Mercedes de Acosta (March 1, 1893 - 1968) was an American poet, playwright, costume designer, and socialite best known for her lesbian affairs with Greta Garbo, Marlene Dietrich, Alla Nazimova, Eva Le Galliene, Isadora Duncan, Katherine Cornell, Maude Adams, Ona Munson ("Belle Watling" in the movie "Gone With the Wind"), and others. It was a reputation not appreciated by everyone. As Alice B. Toklas wrote to a disapproving friend, Anita Loos, "You can't dispose of Mercedes lightly.
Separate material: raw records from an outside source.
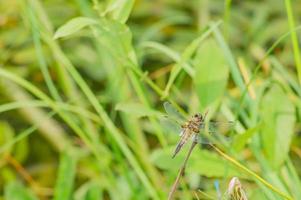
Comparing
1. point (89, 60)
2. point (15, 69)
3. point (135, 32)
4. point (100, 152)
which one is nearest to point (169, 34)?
point (135, 32)

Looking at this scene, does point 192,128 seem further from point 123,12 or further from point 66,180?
point 66,180

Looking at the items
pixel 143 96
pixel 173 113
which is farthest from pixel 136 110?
pixel 143 96

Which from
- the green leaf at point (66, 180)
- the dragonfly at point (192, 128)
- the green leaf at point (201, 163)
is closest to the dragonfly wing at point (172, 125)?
the dragonfly at point (192, 128)

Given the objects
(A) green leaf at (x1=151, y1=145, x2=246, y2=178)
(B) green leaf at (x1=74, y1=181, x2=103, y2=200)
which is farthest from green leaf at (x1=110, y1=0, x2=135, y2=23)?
(B) green leaf at (x1=74, y1=181, x2=103, y2=200)

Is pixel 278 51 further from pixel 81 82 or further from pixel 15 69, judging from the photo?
pixel 81 82

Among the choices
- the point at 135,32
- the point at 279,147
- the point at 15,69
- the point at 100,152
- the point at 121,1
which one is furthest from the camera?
the point at 135,32

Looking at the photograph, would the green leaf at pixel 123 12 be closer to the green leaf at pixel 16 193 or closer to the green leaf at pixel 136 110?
the green leaf at pixel 136 110
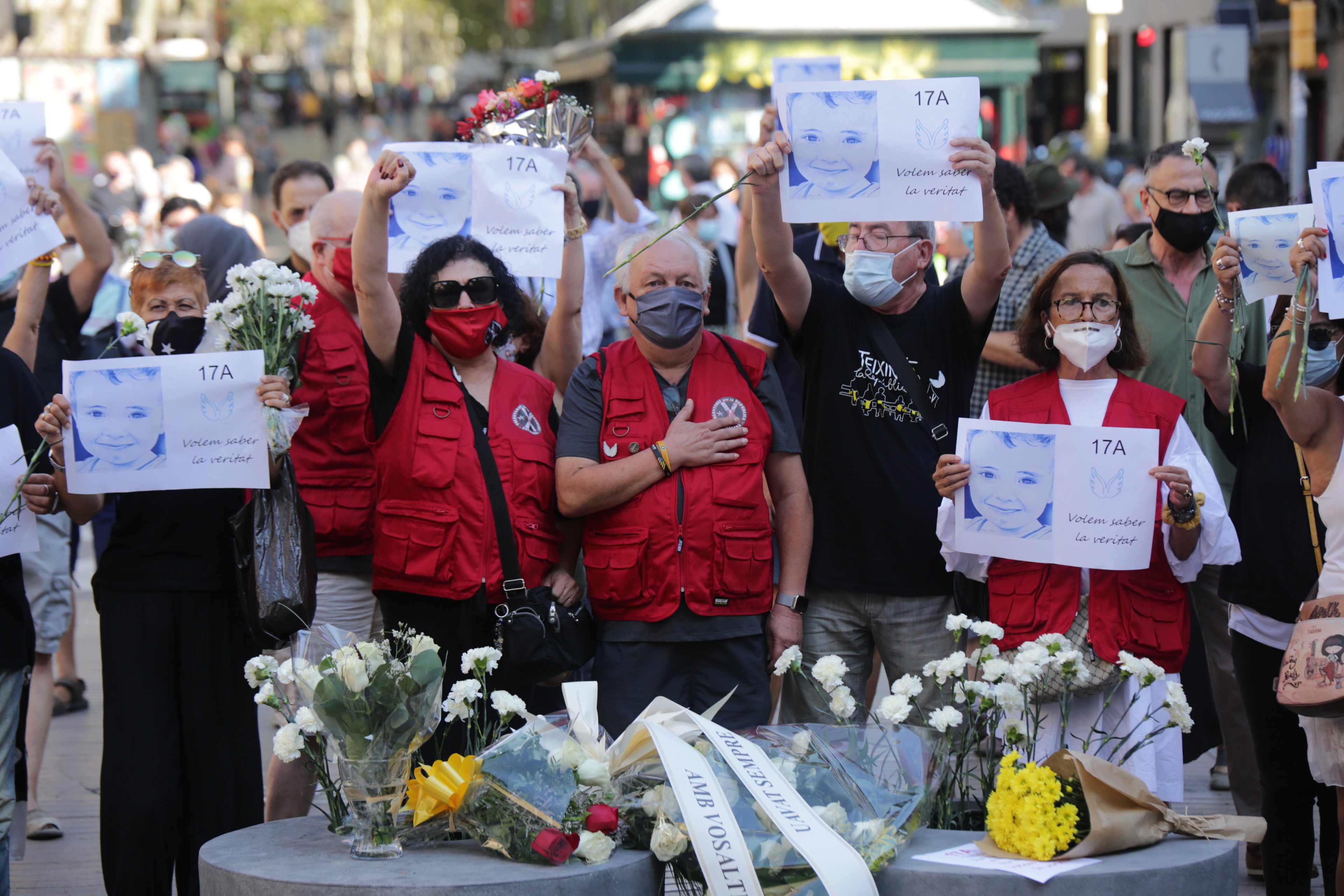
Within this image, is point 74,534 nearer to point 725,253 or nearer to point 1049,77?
point 725,253

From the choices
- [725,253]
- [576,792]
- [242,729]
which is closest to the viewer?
[576,792]

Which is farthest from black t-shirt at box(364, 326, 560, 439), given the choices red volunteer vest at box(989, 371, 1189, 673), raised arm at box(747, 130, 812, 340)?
red volunteer vest at box(989, 371, 1189, 673)

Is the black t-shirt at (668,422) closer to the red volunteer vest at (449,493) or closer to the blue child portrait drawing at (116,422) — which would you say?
the red volunteer vest at (449,493)

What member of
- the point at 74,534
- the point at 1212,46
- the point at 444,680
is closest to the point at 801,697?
the point at 444,680

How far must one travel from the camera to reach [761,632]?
4480 millimetres

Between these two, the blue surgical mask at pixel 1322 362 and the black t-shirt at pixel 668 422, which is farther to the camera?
the black t-shirt at pixel 668 422

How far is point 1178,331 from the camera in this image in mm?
5531

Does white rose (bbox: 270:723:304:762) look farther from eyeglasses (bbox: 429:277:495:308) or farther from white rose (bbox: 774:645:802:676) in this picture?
eyeglasses (bbox: 429:277:495:308)

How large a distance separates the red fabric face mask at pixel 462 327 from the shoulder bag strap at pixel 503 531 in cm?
33

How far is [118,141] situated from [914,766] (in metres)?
25.0

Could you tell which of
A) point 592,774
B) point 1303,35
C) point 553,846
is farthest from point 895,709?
point 1303,35

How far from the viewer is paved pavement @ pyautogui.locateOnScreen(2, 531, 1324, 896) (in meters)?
5.24

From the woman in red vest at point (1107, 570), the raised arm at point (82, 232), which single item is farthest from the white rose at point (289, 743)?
the raised arm at point (82, 232)

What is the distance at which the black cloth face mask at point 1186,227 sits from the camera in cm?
545
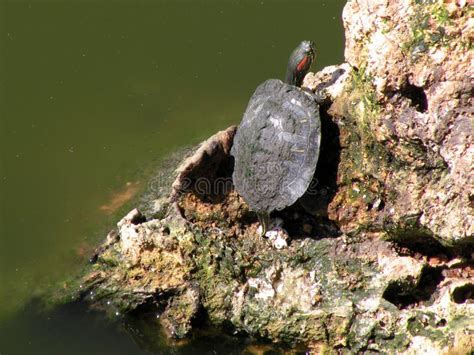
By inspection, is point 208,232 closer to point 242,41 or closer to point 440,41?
point 440,41

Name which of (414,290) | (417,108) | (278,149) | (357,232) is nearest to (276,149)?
(278,149)

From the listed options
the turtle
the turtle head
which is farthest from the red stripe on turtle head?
the turtle

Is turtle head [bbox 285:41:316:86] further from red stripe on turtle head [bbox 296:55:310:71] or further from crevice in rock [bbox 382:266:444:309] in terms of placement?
crevice in rock [bbox 382:266:444:309]

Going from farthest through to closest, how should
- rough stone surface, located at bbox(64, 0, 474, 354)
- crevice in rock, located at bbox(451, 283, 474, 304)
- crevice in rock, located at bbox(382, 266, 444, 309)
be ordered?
crevice in rock, located at bbox(382, 266, 444, 309) → crevice in rock, located at bbox(451, 283, 474, 304) → rough stone surface, located at bbox(64, 0, 474, 354)

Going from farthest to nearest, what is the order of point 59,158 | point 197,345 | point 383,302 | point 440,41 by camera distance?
point 59,158
point 197,345
point 383,302
point 440,41

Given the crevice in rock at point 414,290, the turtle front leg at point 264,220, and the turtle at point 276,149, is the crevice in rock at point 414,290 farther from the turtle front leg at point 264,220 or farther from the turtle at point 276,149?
the turtle front leg at point 264,220

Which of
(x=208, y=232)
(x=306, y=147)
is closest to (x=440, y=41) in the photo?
(x=306, y=147)

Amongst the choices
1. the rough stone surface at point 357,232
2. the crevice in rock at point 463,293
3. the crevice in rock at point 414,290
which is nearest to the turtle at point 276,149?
the rough stone surface at point 357,232
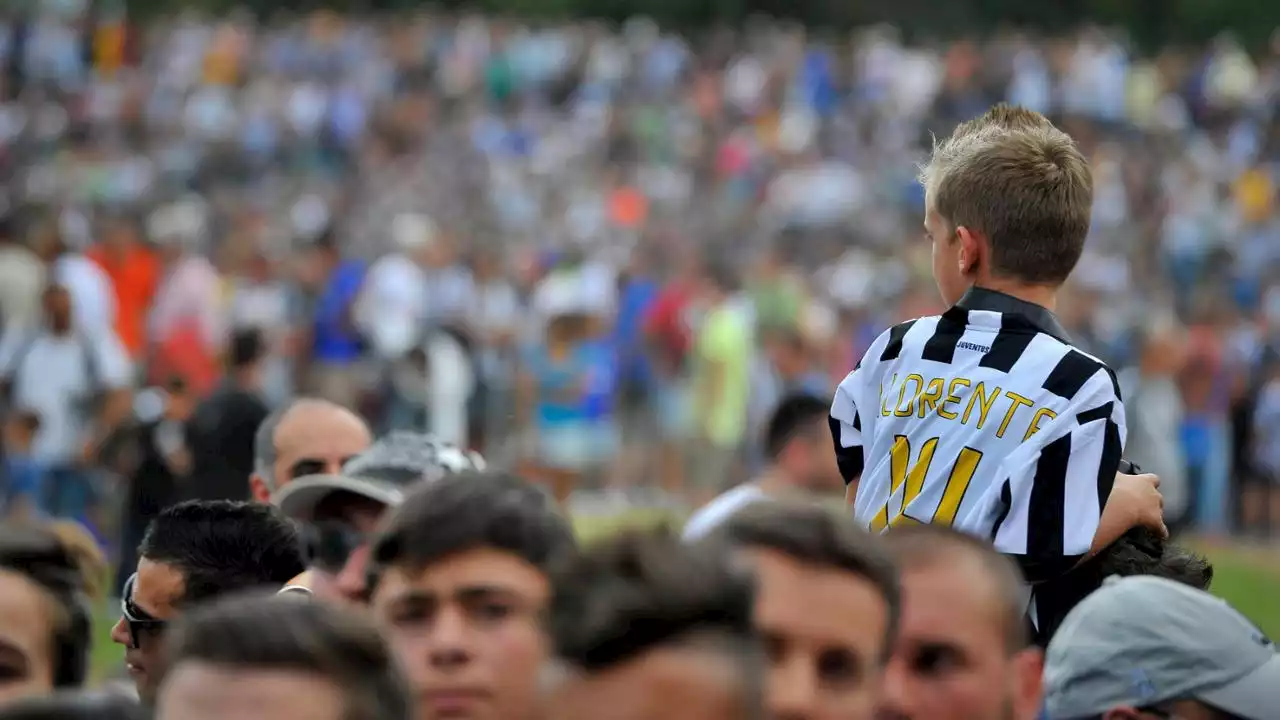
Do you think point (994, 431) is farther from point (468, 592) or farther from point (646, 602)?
point (646, 602)

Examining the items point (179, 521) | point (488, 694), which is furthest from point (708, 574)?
point (179, 521)

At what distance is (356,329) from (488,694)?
16355mm

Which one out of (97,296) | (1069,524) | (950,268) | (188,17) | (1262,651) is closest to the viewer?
(1262,651)

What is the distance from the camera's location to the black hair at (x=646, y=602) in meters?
2.96

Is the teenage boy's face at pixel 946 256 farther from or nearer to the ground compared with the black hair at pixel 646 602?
farther from the ground

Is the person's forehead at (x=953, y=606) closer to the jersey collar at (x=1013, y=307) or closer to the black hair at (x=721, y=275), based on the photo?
the jersey collar at (x=1013, y=307)

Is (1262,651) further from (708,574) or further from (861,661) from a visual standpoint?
(708,574)

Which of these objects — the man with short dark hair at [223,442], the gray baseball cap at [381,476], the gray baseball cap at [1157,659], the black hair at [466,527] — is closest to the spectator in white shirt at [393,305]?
the man with short dark hair at [223,442]

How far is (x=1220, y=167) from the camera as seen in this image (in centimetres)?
2791

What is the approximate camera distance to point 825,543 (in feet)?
12.0

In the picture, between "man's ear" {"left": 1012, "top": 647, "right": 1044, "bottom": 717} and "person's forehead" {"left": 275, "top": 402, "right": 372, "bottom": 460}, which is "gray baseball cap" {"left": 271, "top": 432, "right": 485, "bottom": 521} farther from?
"man's ear" {"left": 1012, "top": 647, "right": 1044, "bottom": 717}

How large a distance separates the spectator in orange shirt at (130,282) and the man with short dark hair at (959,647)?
16327 millimetres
She had the two most important women in U.S., Greta Garbo and Marlene Dietrich."

She was born a daughter of a Cuban father, Ricardo de Acosta and Spanish mother, Micaela Hernandez y de Alba, who was a descendant of the dukes of Alba, in New York City,

Mercedes de Acosta married, in 1920, Abram Poole (1882 - 1961), a noted painter and socialite. They divorced in 1935.

Her memoir, "Here Lies the Heart," was published in 1960. Its revelations, though highly sanitized, resulted in the severing of numerous friendships, including that of Greta Garbo. Cut off from many of her pals and increasingly in financial straits, Acosta died in relative poverty and obscurity. She is buried with her mother and sister Rita (see below) at Trinity Cemetery in Washington Heights in New York City.

Acosta's sister, Rita de Alba de Acosta, was a fabled beauty and aesthete best known as Rita Lydig.